One thing a site can do is put a <link> tag in the head section of 
the web pages.  We do it on Syndic8.com for our feeds.  We even do it 
on the per-feed info pages, using each feed's own RSS URL.  Many 
sites do it on theirs as well (mine on ideaspace.net do it also)

Here's the format:

<link rel="alternate" type="application/rss+xml" title="RSS" 
href="http://example.com/rssfile.xml"; >

Obviously, you should change the 'href' attribute value to the URL of 
your RSS feed.  The type attribute is the same regardless of RSS 
version being used.  

Many bookmarklets, RSS readers, browser helpers and other tools 
understand how to look for this link tag metadata.  This in addition 
to using the xml button (in all it's wonderful variations...)

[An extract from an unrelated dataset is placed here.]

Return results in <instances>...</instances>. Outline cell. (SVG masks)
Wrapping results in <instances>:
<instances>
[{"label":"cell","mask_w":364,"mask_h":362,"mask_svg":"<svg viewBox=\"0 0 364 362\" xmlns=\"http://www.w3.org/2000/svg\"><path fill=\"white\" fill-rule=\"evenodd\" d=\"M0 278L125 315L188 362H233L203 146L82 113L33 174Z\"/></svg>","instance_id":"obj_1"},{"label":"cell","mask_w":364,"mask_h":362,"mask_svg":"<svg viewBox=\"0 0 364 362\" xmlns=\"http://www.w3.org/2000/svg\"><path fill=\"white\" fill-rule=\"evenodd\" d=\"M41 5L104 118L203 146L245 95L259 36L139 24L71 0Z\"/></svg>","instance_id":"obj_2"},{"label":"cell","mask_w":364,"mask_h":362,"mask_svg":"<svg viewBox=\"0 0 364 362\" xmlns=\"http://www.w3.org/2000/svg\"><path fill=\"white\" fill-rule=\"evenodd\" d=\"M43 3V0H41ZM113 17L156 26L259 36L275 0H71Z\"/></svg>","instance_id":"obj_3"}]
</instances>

Since there are so many different ways an RSS feed can be generated 
it's unreasonable to expect anything to be able to use a fixed 
filename or path to find one.  To poke around looking for these, let 
alone on a spidering or scheduled basis, is a waste of time AND 
bandwidth.  The link tag gives them a quick and easy way to 
immediately find your RSS feed(s).

Add the <link> tag to your page <head> section today!

-Bill Kearney

--- In syndication@yahoogroups.com, Julian Bond <julian_bond@v...> 
wrote:
> Dave Winer <dave@u...> wrote:
> >Another new feed just showed up -- from Fawcette.
> >http://www.fawcette.com/rss.xml
> >Updated twice a day.
> 
> Once the evangelism has succeeded and these relatively mainstream 
sites 
> start to produce RSS, as well as thanking them, it would be good to 
> point out that there's no link to the RSS on their pages. And no 
link in 
> the page source either.
> 
> It's quite frustrating to know that it's there somewhere but not be 
able 
> to guess the filename.
> 
> Of course, this applies to an awful lot of amateur sites as well.